Além do cenário macroeconômico, as ações dos bancos menores foram estigmatizados em decorrência da quebra de Cruzeiro do Sul, Panamericano … Sem contar a naior dificuldade para obtenção de funding.
Abraço,
André Rocha
Bom dia André.
Parabéns por mais um excelente post.
Gostaria de fazer algumas considerações sobre algumas dúvidas que tenho sobre investimentos, rubrica que deve ser usada no cálculo do fluxo de caixa.
Se puder dar uma olhada, e eventualmente me corrigir, ficarei muito agradecido.
Se não estou equivocado, o Capex é um investimento de longo prazo que, quando combinado com o ROE ou ROC indicará o crescimento de uma companhia.
A outra parcela dos investimentos seria a variação no capital de giro durante um determinado período.
Feitas essas considerações, seria correto dizer que o investimento total ou taxa de reinvestimento de uma empresa é a soma do Capex + Variação do Capital de Giro?

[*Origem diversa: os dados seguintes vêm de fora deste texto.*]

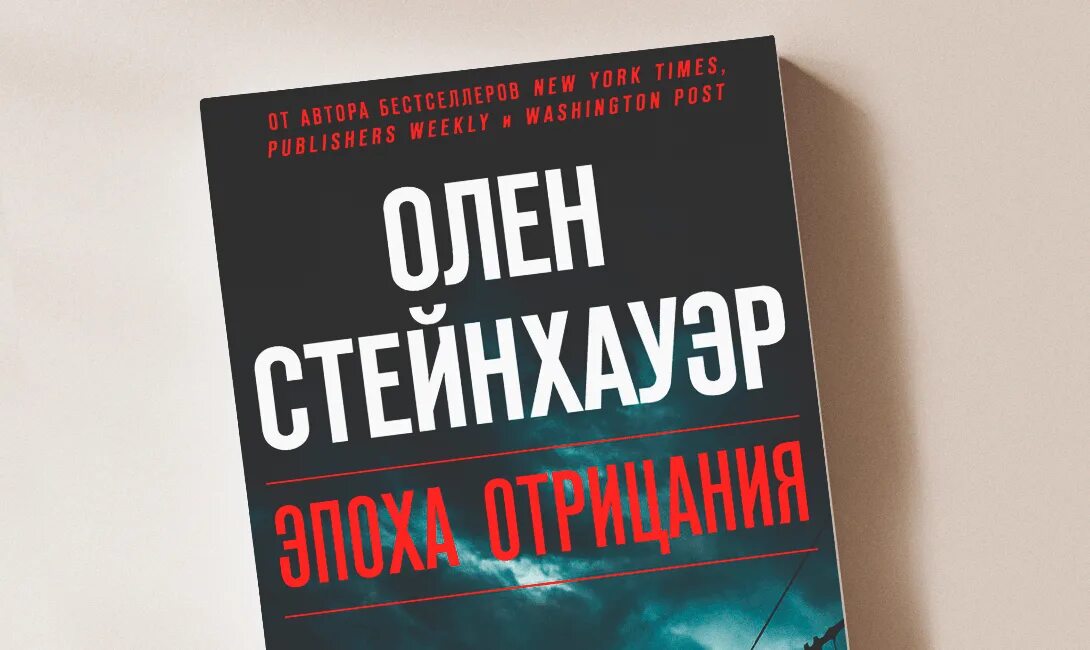 Эпоха отрицания. Эпоха отрицания олен стейнхауэр. легенда мирового детектива олен стейнхауэр эпоха отрицания. эпоха отрицания книга отзывы. отрицание отрицания книга.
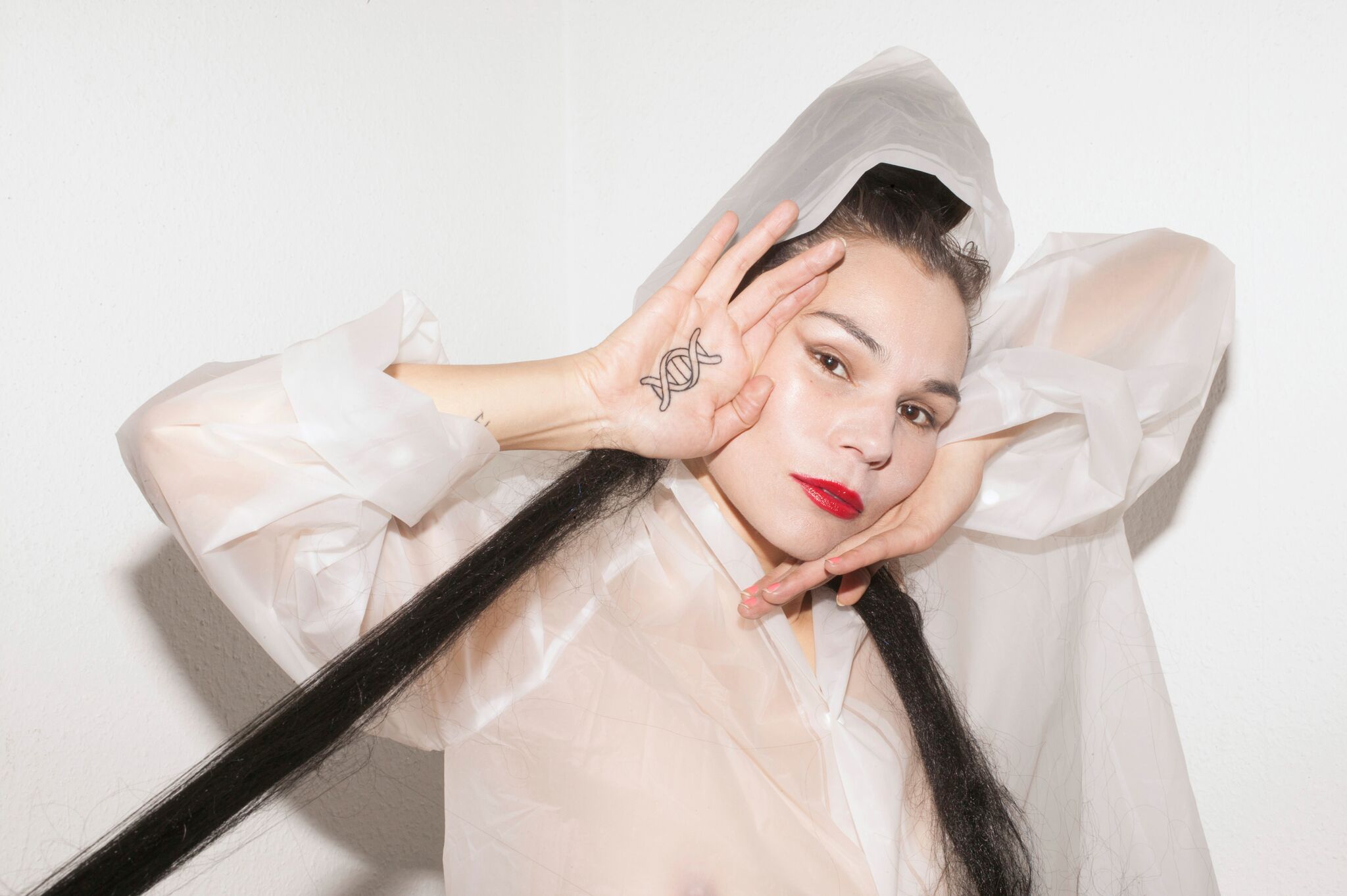05/24(Sat) Aisha Devi LIVE / ¥ØU$UK€ ¥UK1MAT$U / Devils Hole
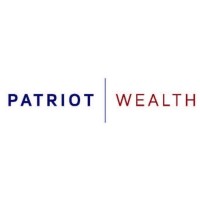 Patriot Wealth Management logo, Patriot Wealth Management contact details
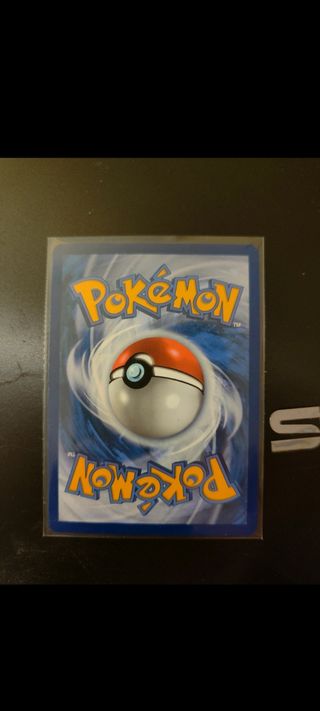 Carte Allenatore Antemia, Henzo, Alisma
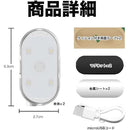 fffffffff2e7f4f7fffff0c0f0c0efffe8c0e0e1e0ffefc0f0ffffdffff8ffff00000000000000d50092000000000000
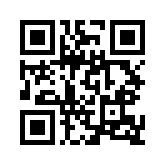 QR-Code https://ppt.cc/p7nw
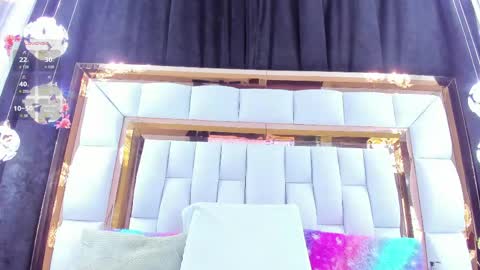 Riley online show from 05/02/26, 11:59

Obrigado e parabéns pelo trabalho.
A Sonae Sierra é descontada pq considera a valorização dos imóveis como lucro e chega a bizarrice de ter o lucro bem superior à receita (sem esse artifício teria prejuízo). Nem todas do setor fazem isso (a saber: Iguatemi, Multiplan e Aliansce).
Oi Carlos
Você tem um bom ponto. Mas (i) a BR Malls, a maior do setor, também adota essa prática e (ii) a atualização dos ativos vale para os dois lados. Em caso de desvalorização, a cia apresentará um prejuízo. Além disso, analisando literalmente as novas regras contábeis emanadas pelo IFRS, os ativos devem estar marcados a mercado. A atualização deve ser periódica. Assim, Sonae e BR Malls estariam cumprindo essas regras. Mas a interpretação é polêmica.